Any colour as long as it’s black

Ask brokers or insurers what SMEs want and they’ll generally tell you it’s value for money, great service and the swift processing of claims – all things they pride themselves on already. But ask the SMEs themselves and, while they do want all those things (who doesn’t?), they also have other requirements the industry either doesn’t seem to have picked up on, or for which it hasn’t found an easily marketable answer. Can big business ever really sell the services SMEs want? I investigated insurers’ attempts to produce standard policies that satisfy everyone.

“I’ve seen 45 minutes of curling since I got here”

Even the most obsessive-compulsive bridezilla would be out of her depth in the world of events insurance. Brokers who specialise in major events start earlier, plan more thoroughly, produce more paperwork, and obtain more detailed weather forecasts. And no event is more thoroughly insured than the Olympics – which will have been a relief to the organisers of the Vancouver Winter Games when they ran out of snow. I spoke to the broker who was running the behind-the-scenes operation to find out what happened

The case of the kamikaze pigeon

With a few pages to fill in a hurry, Insurance Times asked me to call some claims experts and ask them the maddest claims they’d ever heard – and whether or not they turned out to be true. The most ludicrous was probably the one about the man who claimed that, on Christmas Eve, he was doing some painting at the premises of his printing firm – the next thing he knew, he woke up and his trousers were on fire (paid!). The saddest was the story of the old lady who was convinced that her neighbour was climbing into her attic and wearing out the print in her books by reading them. But I’m particularly curious to find out which Northwest London-based rock star paid £25,000 for a worthless bit of carpet…

Fishburn Hedges makes a difference

In his brilliant book on modern journalism, Nick Davies demonstrates how PR firms manage to get spurious stories reported around the globe as no one has the time to check them out. I found a case of flat earth news in action when Insurance Times asked me to write this article on the apparent threat of burglars using social networking sites to plan their robberies. Insurer Legal & General had released a report co-authored with a celebrity “burglar” which had been covered by national newspapers and websites around the world. But despite the fact that Legal & General’s director of underwriting had been quoted widely discussing charging householders with teenagers more for their insurance, he couldn’t provide any evidence of this actually happening. Neither could the celebrity burglar, a veteran of numerous PR campaigns since he went straight 20 years ago. (What exactly are the CPD requirements for burglars?) And neither were any of the police forces I contacted or the Home Office aware of it either. It turns out the whole thing was the idea of Legal & General’s PR company, Fishburn Hedges.

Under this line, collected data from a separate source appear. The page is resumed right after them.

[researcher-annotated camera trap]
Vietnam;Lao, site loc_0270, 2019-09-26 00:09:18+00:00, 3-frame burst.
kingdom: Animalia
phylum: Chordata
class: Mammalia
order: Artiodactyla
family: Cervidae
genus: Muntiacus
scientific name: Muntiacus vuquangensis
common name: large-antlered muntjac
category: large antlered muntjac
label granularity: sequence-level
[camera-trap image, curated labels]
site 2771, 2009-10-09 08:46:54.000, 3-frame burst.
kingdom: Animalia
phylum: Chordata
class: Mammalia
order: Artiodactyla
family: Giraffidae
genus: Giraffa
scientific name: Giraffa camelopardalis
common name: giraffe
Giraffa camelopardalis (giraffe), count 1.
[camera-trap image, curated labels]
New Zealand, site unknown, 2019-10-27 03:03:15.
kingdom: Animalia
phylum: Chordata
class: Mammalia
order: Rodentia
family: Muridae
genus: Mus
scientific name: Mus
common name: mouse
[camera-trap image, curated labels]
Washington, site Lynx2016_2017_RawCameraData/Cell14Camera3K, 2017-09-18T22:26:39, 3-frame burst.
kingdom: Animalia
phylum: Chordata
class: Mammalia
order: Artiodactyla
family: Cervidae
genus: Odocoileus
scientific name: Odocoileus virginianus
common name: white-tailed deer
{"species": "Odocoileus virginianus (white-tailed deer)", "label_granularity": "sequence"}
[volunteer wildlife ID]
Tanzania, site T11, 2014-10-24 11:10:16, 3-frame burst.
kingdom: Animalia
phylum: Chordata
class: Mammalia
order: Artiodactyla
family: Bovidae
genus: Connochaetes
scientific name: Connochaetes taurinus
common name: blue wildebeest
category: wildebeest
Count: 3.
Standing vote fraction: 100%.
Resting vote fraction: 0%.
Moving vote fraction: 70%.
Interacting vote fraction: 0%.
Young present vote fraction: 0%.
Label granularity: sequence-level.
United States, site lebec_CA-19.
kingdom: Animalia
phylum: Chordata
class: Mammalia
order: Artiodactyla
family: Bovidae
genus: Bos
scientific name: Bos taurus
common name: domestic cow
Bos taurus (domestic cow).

No wonder the Americans are worried

Insurance Times’ Lobby series concluded with my look at what new legislation the European Commission was planning to throw at insurers. The answer, I found, is an awful lot, on everything from financial regulation to anti-discrimination. UK politicians may talk a good game but they have little to do the rules that really govern the way businesses work – and how much we pay in premiums. And our leaders will have even less influence if they’re hanging out with far-right fringe groups, rather than people like Merkel and Sarkozy.

Grilling the Tories on insurance

Finally! The Tories have outlined some policies. They weren’t quite so forthcoming last week when I was trying to find out exactly what they were going to do about some rather arcane areas of interest to insurers, for Insurance Times’ lobby series. But I did get to speak to some of the less familiar faces on their front bench, including their go-to man for motor insurance, Robert Goodwill. Eurosceptic steam-train enthusiast Goodwill has a model engine with livery that says “Keep The Pound” – could anything BE more Tory?

It could happen to you

I’d almost forgotten this article about the growing crime of cannabis farming – until the Chinese take-away over the road was shut down and taped off for exactly that reason. Seasoned insurance claims managers talk of being staggered by the damage the farmers wreak to their rented properties, ripping out all internal walls and filling the place floor-to-ceiling with their lucrative crops. You’d never have known from the outside…

The rich will always be with us

Everyone’s jumping on the sustainability bandwagon these days – and insurers are no exception. In June, I wrote for Insurance Times’ Property Focus on their unlikely forays into Energy Performance Certificates for buildings, as well as the Teflon-resilience of the super-rich in the recession, and the cast of thousands working behind the scenes to settle a big fire claim.

The mystery appeal of the £1440bn market

Last time I wrote about the SME market for Insurance Times, small businesses were expected to be the biggest losers in the recession. When I revisited the issue in May, it turned out things weren’t so bad – though that could be simply because it’s so very big. In particular, the big three brokers are desperate to build their presence in a market that represents £1440bn a year and 99.9% of private companies, and are trying to use the UK’s many small brokers to help them. It’s not going that well – the likes of Aon, Marsh and Willis appear to have as much trouble getting in touch with the broking minnows as they do with their lucrative customer base.